Excerpts of spatial question data
────

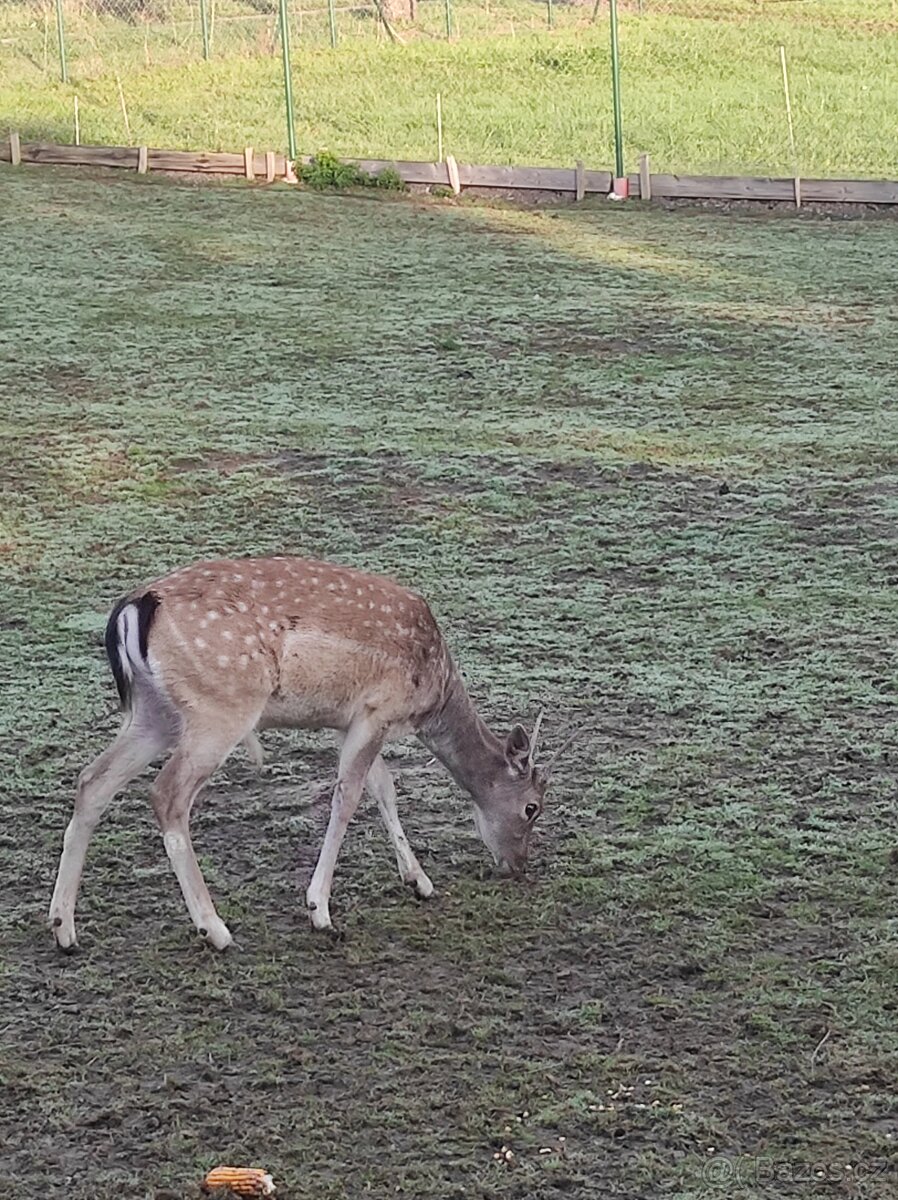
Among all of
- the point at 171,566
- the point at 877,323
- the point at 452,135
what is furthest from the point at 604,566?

────

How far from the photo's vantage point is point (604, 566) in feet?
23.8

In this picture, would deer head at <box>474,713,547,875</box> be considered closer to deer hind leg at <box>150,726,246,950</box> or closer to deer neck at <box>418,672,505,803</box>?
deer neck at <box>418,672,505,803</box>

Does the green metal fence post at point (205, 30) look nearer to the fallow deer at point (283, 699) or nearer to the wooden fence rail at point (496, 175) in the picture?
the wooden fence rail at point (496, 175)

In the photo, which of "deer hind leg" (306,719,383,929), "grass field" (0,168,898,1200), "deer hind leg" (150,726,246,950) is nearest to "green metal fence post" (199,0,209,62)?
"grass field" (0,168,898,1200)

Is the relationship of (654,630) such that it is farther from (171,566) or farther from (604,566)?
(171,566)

────

Repeat the material word for word, from the line with "Among all of" up to and including the line with "what is furthest from the point at 604,566?".

* [RESULT OF THE TASK]:
Among all of
- the point at 171,566
- the point at 877,323
- the point at 452,135
what is furthest from the point at 604,566?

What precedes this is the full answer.